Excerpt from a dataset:

────────────────────

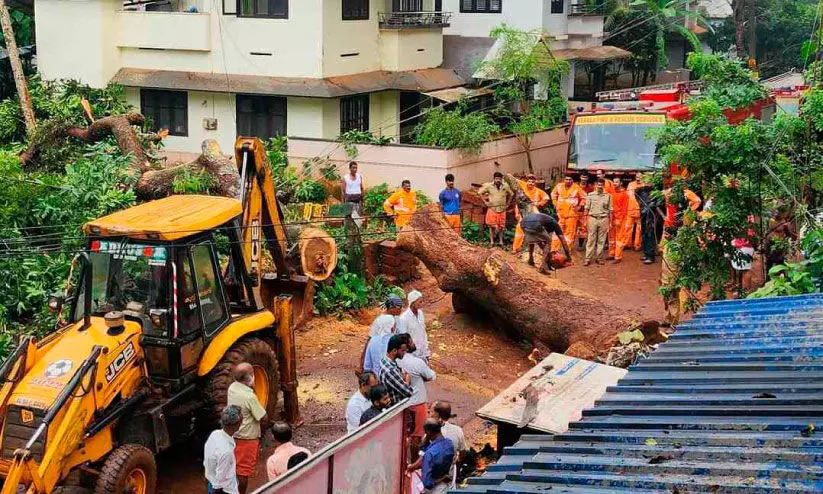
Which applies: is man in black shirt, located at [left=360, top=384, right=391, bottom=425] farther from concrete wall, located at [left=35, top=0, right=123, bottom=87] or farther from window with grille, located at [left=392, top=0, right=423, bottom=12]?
window with grille, located at [left=392, top=0, right=423, bottom=12]

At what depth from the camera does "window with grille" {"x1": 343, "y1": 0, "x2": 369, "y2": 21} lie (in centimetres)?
2581

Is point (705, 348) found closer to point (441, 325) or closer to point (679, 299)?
point (679, 299)

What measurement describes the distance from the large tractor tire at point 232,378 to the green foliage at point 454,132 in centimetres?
1146

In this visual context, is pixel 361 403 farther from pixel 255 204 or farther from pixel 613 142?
pixel 613 142

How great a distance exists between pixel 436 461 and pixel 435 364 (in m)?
5.67

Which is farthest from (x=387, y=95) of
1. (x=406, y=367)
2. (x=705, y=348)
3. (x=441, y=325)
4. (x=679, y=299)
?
(x=705, y=348)

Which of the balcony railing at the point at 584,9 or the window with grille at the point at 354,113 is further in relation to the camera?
the balcony railing at the point at 584,9

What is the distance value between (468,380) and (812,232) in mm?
5264

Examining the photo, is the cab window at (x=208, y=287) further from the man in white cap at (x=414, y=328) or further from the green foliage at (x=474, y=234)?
the green foliage at (x=474, y=234)

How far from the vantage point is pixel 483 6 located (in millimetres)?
29953

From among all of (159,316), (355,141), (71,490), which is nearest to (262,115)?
(355,141)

────────────────────

_EXERCISE PROMPT_:
Retype the lines starting at the one that contains "Which is farthest from (x=387, y=95) of" and ending at the end of the records, both ends included.

_RESULT OF THIS EXERCISE_:
Which is farthest from (x=387, y=95) of
1. (x=406, y=367)
2. (x=705, y=348)
3. (x=441, y=325)
4. (x=679, y=299)
?
(x=705, y=348)

Which of the balcony railing at the point at 584,9 or the window with grille at the point at 354,113 is further in relation to the camera?
the balcony railing at the point at 584,9

What is the distance value between (468,380) and (812,232) in mm?
5264

Examining the photo, is the cab window at (x=208, y=287) further from the man in white cap at (x=414, y=328) or further from the green foliage at (x=474, y=234)?
the green foliage at (x=474, y=234)

How far from the vantage point is pixel 483 6 located (in millimetres)?
29953

From among all of (159,316), (355,141), (71,490), which is nearest to (262,115)?
(355,141)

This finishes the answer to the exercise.